[QUOTED TEXT start]

# In conversation with Neeme Järvi and his sons Paavo and Kristjan



## Orfeo (Nov 14, 2013)

Gramophone had made available a very interesting, thought provoking interview between Jolly James and Neeme Järvi and his sons Paavo and Kristjan. It is a fun read, mixed in with elements of pride, nostalgia, and regrets. One of the topics explored there, and here, as many of you will recall, is the identity of orchestras now then, say, three or four decades ago. Here are some excerpts of the conversation.

Source: 
*A Conducting Dynasty: **In conversation with Neeme Järvi and his sons Paavo and Kristjan
*https://www.gramophone.co.uk/feature/a-conducting-dynasty-in-conversation-with-neeme-paavo-kristjan-j%C3%A4rvi

*James:* How do orchestras retain a personality down the generations? The Cleveland Orchestra, for example, is still recognisable as George Szell's orchestra all these years later...

*Kristjan:* That's like the Vienna Philharmonic, but there are very few orchestras in the world like that.

*Paavo:* Well, the Czech Philharmonic still sounds like the Czech Philharmonic!

*Kristjan:* That's an incredible orchestra - probably one of the best orchestras which has that type of tradition. But mostly it is through a certain cultural identification - a pride.

*James:* Is it a flip side of the easy dissemination of music that orchestras now sound very similar and no longer have the immediately identifiable personalities that they once had?

*Paavo:* It's because the world is so much more cosmopolitan: in the Berlin Philharmonic you've a French flautist, an English oboist and, among the double basses, an Australian and two Finns.

[QUOTED TEXT end]
[COLLECTED DATA start]

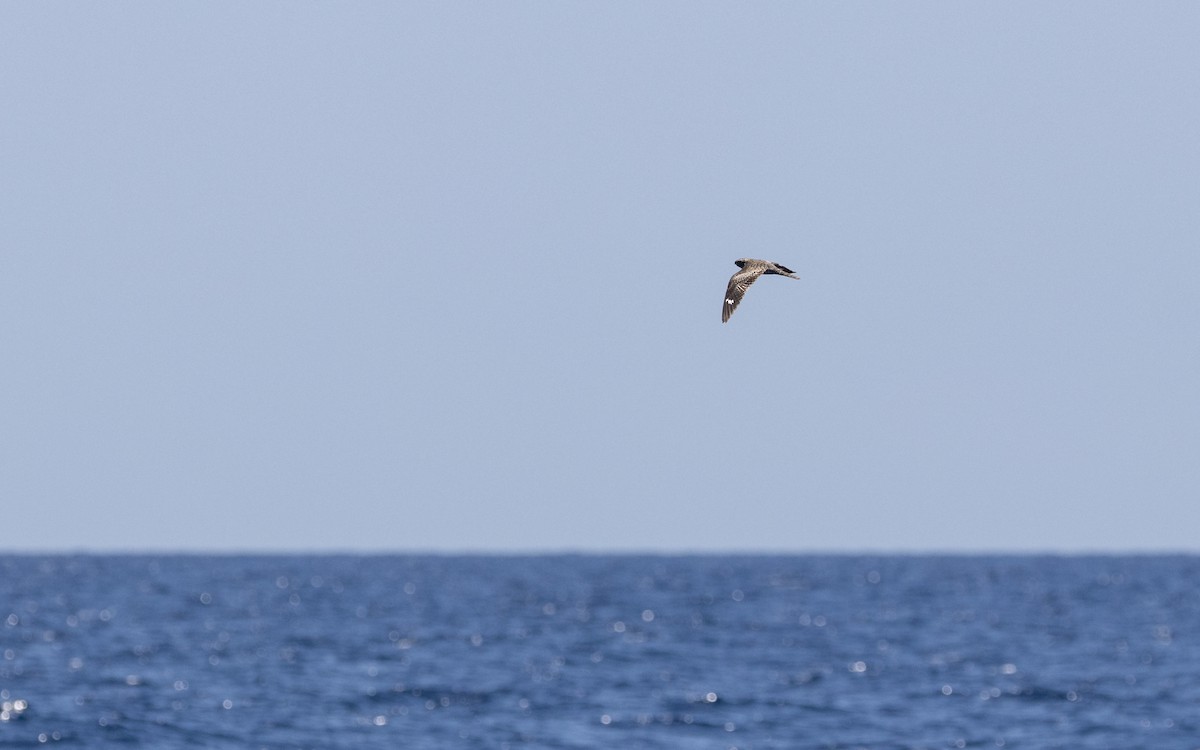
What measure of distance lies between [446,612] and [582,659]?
26494 millimetres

[COLLECTED DATA end]

■ TASK OBJECTIVE ■
Can you transcribe everything in the forum post about the Järvi interview from "Gramophone had made" down to "these years later..."?

■ EXERCISE SOLUTION ■
Gramophone had made available a very interesting, thought provoking interview between Jolly James and Neeme Järvi and his sons Paavo and Kristjan. It is a fun read, mixed in with elements of pride, nostalgia, and regrets. One of the topics explored there, and here, as many of you will recall, is the identity of orchestras now then, say, three or four decades ago. Here are some excerpts of the conversation.

Source: 
*A Conducting Dynasty: **In conversation with Neeme Järvi and his sons Paavo and Kristjan
*https://www.gramophone.co.uk/feature/a-conducting-dynasty-in-conversation-with-neeme-paavo-kristjan-j%C3%A4rvi

*James:* How do orchestras retain a personality down the generations? The Cleveland Orchestra, for example, is still recognisable as George Szell's orchestra all these years later...